Convenience retail – both stand alone and associated with petrol – apparently brushed aside the concerns of the wider retail marketplace in 2012, according to Christie + Co’s Business Outlook 2013.
While average sales prices for convenience retail businesses fell by a marginal 0.9 per cent across the year, the mood remained cautiously positive, suggests Steve Rodell, director and head of Retail at Christie + Co, with stores that fit corporate requirements achieving prices not seen for many years.
“Given the sentiment reported throughout the year — high-profile retail failures, the Portas review simply paying lip-service to the high street’s problems and over-rented high street property — it may come as a surprise to some that convenience retail has provided some respite to this beleaguered sector," he said.
“However, convenience stores and, particularly, petrol forecourts have demonstrated resilience and an appetite for transaction that serves as a lesson to the wider retail sector. Yet even in these sectors it would be unwise to suggest we’re out of the woods just yet.”
Despite the bullishness at the top end of the market, trading conditions remained tough for independent forecourt operators through 2012 as the supermarkets reaffirmed their commitment to using forecourt operations to attract grocery shoppers.
Rodell adds: “There is now massive clear water between the fuel volumes of the large grocers, the oil company forecourt operators and independent dealers, with the supermarkets trading at an average of 11.2 million litres per site compared with the 4.8m per site of the oil companies and the 2.3m litres per site of the independents.
“While the supermarkets continue to sell fuel at what some are claiming is a loss-leader on larger grocery sales, this position is likely to remain stable, causing further pressure on independent operators.”
The scale of the concern for independent operators was also reflected in new Christie + Co research which revealed that in the first half of 2012 more than four out of five planning applications involving petrol forecourts were submitted by supermarkets or developers working with a supermarket.
Rodell said: “If all the supermarket planning applications are approved and the forecourts are built, then this spells trouble for the fuel-led operators who have not found a way to diversify their offering – typically through an enhanced convenience or off licence offering.”
While the growth of the multiples were and will be a considerable factor in the fortunes of independent operators in the convenience store sector, the outlook for independent operators remains on the positive side, thanks to their resilience, consumer demand for convenience over out-of-town shopping, onging growth of symbol groups and importantly willingness to engage with local communities.
“The market for high street convenience is likely to become ever more congested, and potentially difficult for independent operators, as the supermarkets react to consumer demand by seeking local sites for small format stores," added Rodell.

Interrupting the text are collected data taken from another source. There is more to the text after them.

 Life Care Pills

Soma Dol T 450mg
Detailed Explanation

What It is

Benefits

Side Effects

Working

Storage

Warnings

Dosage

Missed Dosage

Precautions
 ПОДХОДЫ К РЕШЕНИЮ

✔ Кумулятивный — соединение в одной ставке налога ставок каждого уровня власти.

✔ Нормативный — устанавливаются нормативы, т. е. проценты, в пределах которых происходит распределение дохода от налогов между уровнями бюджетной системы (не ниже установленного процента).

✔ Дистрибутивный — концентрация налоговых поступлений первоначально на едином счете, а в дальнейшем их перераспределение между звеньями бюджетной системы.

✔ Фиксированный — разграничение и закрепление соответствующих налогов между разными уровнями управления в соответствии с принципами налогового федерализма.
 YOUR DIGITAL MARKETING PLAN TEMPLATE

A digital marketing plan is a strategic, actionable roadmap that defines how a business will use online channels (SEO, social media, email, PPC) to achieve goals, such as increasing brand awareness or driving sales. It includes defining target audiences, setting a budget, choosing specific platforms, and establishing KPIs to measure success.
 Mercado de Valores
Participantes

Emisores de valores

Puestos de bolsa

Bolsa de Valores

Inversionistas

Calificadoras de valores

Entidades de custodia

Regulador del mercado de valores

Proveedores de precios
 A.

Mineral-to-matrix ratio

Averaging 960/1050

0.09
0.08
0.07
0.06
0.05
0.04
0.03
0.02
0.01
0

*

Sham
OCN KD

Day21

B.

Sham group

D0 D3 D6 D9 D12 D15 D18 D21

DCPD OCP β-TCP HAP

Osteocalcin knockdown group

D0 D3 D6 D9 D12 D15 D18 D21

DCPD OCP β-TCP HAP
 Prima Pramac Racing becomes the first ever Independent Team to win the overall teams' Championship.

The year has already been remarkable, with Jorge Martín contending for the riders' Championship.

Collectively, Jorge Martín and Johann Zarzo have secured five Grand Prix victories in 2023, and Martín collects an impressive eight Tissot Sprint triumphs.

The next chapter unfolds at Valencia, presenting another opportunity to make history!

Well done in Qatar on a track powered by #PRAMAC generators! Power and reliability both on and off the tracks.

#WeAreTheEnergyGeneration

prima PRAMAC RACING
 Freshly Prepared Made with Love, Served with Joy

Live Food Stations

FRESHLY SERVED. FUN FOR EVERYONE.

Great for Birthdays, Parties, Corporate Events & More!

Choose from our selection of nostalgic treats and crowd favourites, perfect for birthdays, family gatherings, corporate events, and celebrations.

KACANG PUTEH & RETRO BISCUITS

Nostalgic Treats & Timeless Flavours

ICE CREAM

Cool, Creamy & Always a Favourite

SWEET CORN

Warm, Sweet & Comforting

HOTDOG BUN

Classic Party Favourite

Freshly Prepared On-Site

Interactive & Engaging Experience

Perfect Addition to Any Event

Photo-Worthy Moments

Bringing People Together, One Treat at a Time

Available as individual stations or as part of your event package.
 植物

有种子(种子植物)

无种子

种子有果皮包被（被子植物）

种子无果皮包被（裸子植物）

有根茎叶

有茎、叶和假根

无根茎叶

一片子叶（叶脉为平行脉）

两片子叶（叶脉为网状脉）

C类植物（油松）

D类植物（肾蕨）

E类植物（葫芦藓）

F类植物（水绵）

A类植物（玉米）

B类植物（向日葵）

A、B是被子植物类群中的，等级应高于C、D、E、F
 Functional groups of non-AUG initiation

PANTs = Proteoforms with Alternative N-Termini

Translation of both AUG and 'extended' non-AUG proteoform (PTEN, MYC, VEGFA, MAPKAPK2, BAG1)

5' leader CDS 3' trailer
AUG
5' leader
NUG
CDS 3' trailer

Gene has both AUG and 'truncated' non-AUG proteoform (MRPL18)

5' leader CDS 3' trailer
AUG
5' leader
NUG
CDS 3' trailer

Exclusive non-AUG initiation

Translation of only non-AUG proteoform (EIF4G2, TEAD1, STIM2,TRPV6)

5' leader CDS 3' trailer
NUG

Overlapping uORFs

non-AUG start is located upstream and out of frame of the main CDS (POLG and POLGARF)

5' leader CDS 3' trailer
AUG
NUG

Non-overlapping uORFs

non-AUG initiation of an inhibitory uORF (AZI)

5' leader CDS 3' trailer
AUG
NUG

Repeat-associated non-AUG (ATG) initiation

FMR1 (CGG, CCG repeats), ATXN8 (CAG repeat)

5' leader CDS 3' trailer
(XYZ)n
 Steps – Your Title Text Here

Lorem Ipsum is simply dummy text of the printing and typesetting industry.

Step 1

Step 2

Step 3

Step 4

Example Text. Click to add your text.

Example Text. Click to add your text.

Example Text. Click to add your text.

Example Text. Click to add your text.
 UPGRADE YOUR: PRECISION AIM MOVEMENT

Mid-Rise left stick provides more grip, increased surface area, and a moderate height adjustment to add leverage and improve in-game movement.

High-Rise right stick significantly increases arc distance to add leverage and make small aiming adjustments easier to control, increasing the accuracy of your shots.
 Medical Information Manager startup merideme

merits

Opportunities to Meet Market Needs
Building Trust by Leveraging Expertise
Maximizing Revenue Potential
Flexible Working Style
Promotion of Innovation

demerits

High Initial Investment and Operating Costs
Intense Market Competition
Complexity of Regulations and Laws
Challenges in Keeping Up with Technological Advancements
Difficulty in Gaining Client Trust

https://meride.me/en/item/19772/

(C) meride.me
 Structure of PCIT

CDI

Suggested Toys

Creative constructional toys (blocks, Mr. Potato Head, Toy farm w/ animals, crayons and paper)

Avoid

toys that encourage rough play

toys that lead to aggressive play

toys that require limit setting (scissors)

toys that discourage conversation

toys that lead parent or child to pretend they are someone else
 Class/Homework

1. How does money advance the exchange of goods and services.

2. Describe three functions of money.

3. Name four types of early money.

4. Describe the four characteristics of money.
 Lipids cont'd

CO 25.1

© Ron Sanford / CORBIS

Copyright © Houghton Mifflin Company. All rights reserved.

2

The modernisation of the Post Office led to a divide between those postmasters trialling Post Office Locals and those who didn’t. Those who eschewed the opportunity — therefore not benefiting from a guaranteed income for the next three years — may face the consequence of losing their franchise in the future. As far as delivery of Post Office Local services was concerned, it was far better to be in than out.
Rodell said: “The jury remains out on whether Locals are successful and whether the real opportunities for other convenience and high street operators to assume Post Office services will exist. Some multiple convenience operators were reported at looking to take a swathe of ‘Local’ services into their units, but whether it is a matter of time before a major retailer takes that route is something only the future will tell.”